───── Data to examine

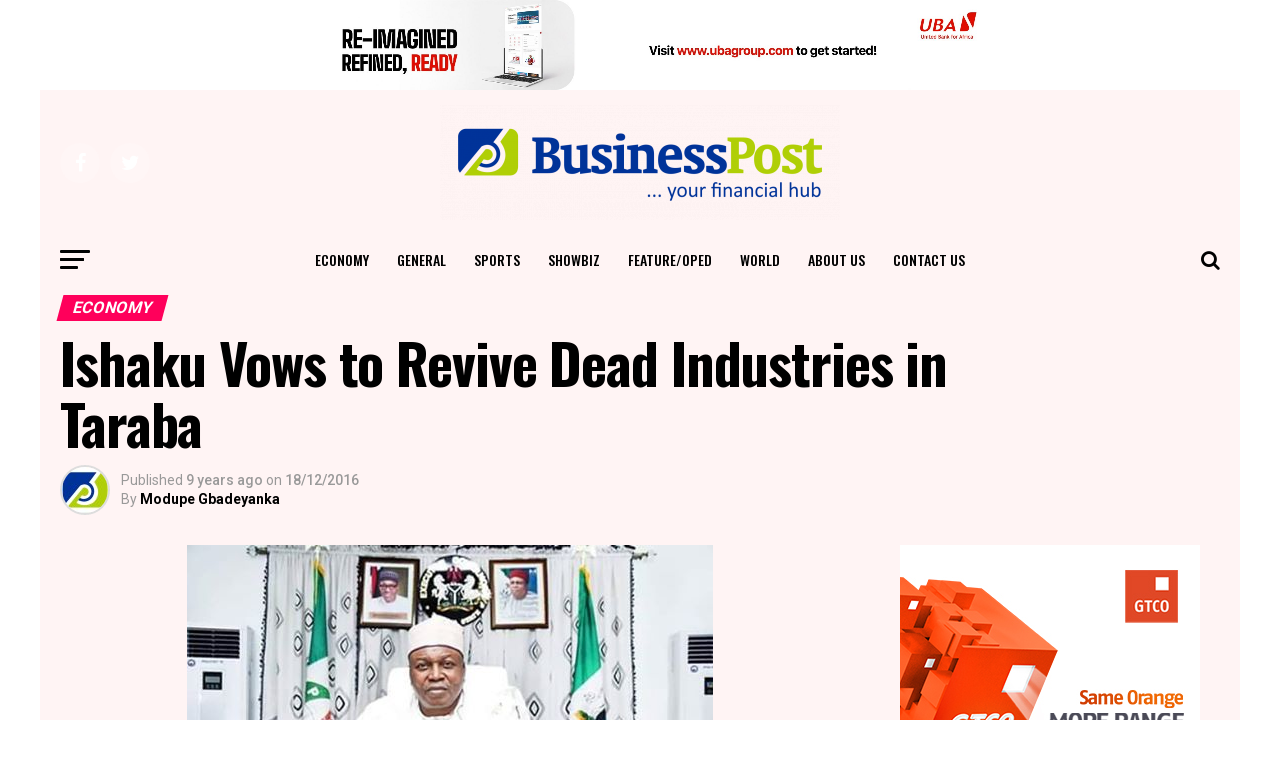

--- FILE ---
content_type: text/html; charset=utf-8
request_url: https://www.google.com/recaptcha/api2/aframe
body_size: 267
content:
<!DOCTYPE HTML><html><head><meta http-equiv="content-type" content="text/html; charset=UTF-8"></head><body><script nonce="ErROWgWdfnnqW3PTvkBsJA">/** Anti-fraud and anti-abuse applications only. See google.com/recaptcha */ try{var clients={'sodar':'https://pagead2.googlesyndication.com/pagead/sodar?'};window.addEventListener("message",function(a){try{if(a.source===window.parent){var b=JSON.parse(a.data);var c=clients[b['id']];if(c){var d=document.createElement('img');d.src=c+b['params']+'&rc='+(localStorage.getItem("rc::a")?sessionStorage.getItem("rc::b"):"");window.document.body.appendChild(d);sessionStorage.setItem("rc::e",parseInt(sessionStorage.getItem("rc::e")||0)+1);localStorage.setItem("rc::h",'1769032315992');}}}catch(b){}});window.parent.postMessage("_grecaptcha_ready", "*");}catch(b){}</script></body></html>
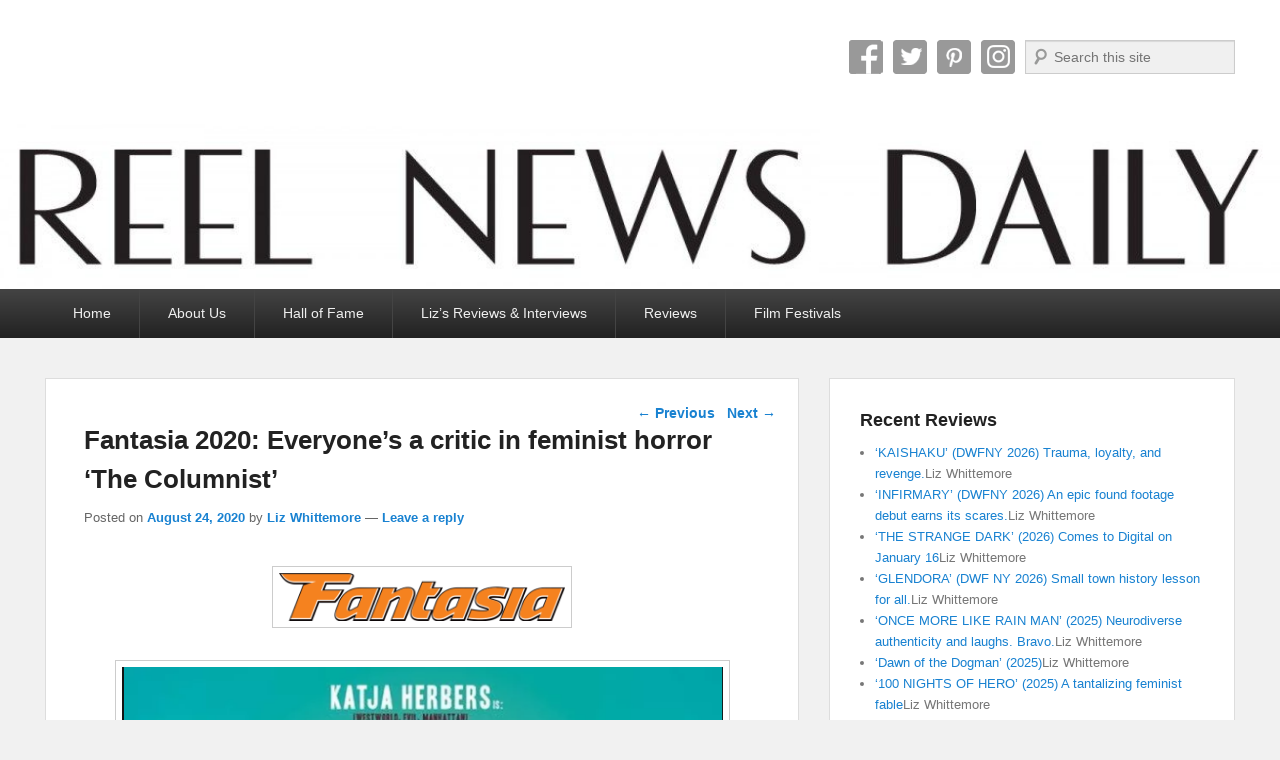

--- FILE ---
content_type: text/html; charset=utf-8
request_url: https://www.google.com/recaptcha/api2/aframe
body_size: 248
content:
<!DOCTYPE HTML><html><head><meta http-equiv="content-type" content="text/html; charset=UTF-8"></head><body><script nonce="pIPh7UeODbtTYwuBpPSTtQ">/** Anti-fraud and anti-abuse applications only. See google.com/recaptcha */ try{var clients={'sodar':'https://pagead2.googlesyndication.com/pagead/sodar?'};window.addEventListener("message",function(a){try{if(a.source===window.parent){var b=JSON.parse(a.data);var c=clients[b['id']];if(c){var d=document.createElement('img');d.src=c+b['params']+'&rc='+(localStorage.getItem("rc::a")?sessionStorage.getItem("rc::b"):"");window.document.body.appendChild(d);sessionStorage.setItem("rc::e",parseInt(sessionStorage.getItem("rc::e")||0)+1);localStorage.setItem("rc::h",'1768818589789');}}}catch(b){}});window.parent.postMessage("_grecaptcha_ready", "*");}catch(b){}</script></body></html>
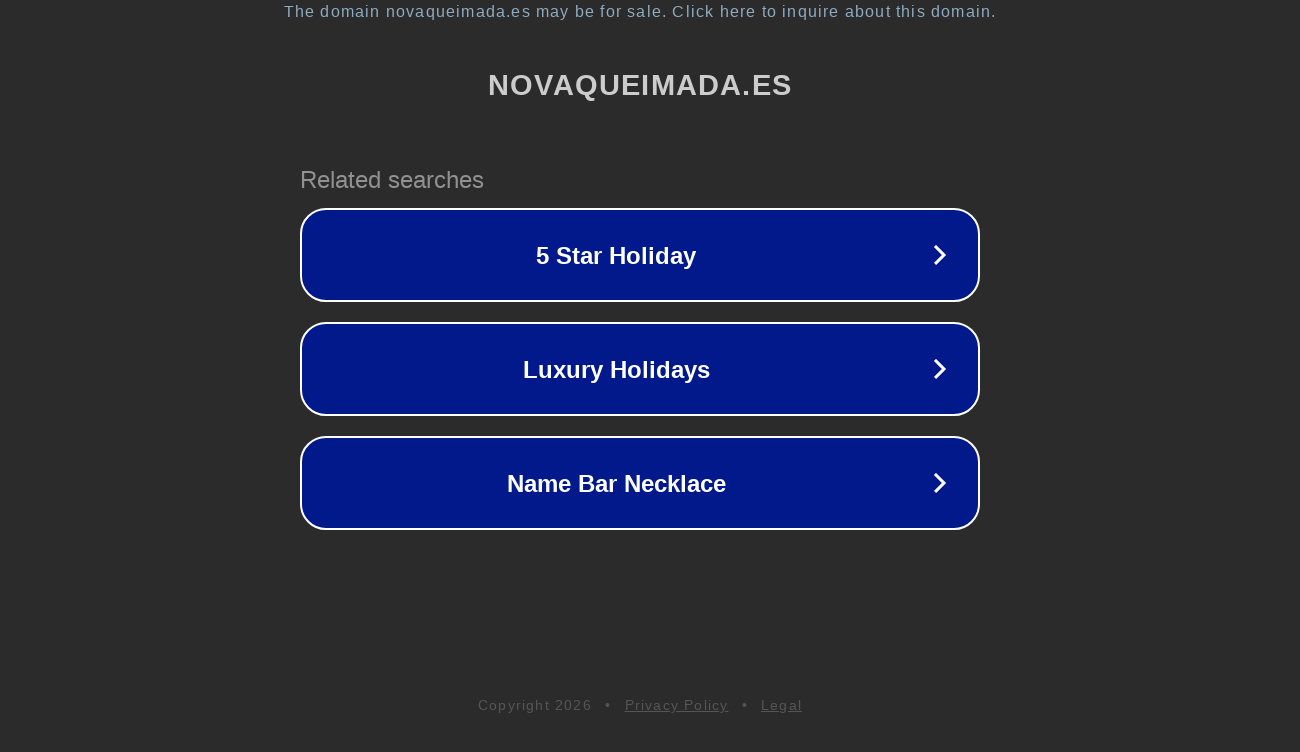

--- FILE ---
content_type: text/html; charset=utf-8
request_url: https://novaqueimada.es/politica-de-privacidad/
body_size: 1078
content:
<!doctype html>
<html data-adblockkey="MFwwDQYJKoZIhvcNAQEBBQADSwAwSAJBANDrp2lz7AOmADaN8tA50LsWcjLFyQFcb/P2Txc58oYOeILb3vBw7J6f4pamkAQVSQuqYsKx3YzdUHCvbVZvFUsCAwEAAQ==_KuAyuAAkrxNHRsjPwXgWMBYvTbj2sWfXIzf24FX3+LFywt41diliO8zWU6QIymreO9dAUMN3SIUpMtbl5gEAnA==" lang="en" style="background: #2B2B2B;">
<head>
    <meta charset="utf-8">
    <meta name="viewport" content="width=device-width, initial-scale=1">
    <link rel="icon" href="[data-uri]">
    <link rel="preconnect" href="https://www.google.com" crossorigin>
</head>
<body>
<div id="target" style="opacity: 0"></div>
<script>window.park = "[base64]";</script>
<script src="/byhuNmNPa.js"></script>
</body>
</html>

──────────

Where a line above holds the string "link", copy that line.

→ Exercise output
    <link rel="icon" href="[data-uri]">
    <link rel="preconnect" href="https://www.google.com" crossorigin>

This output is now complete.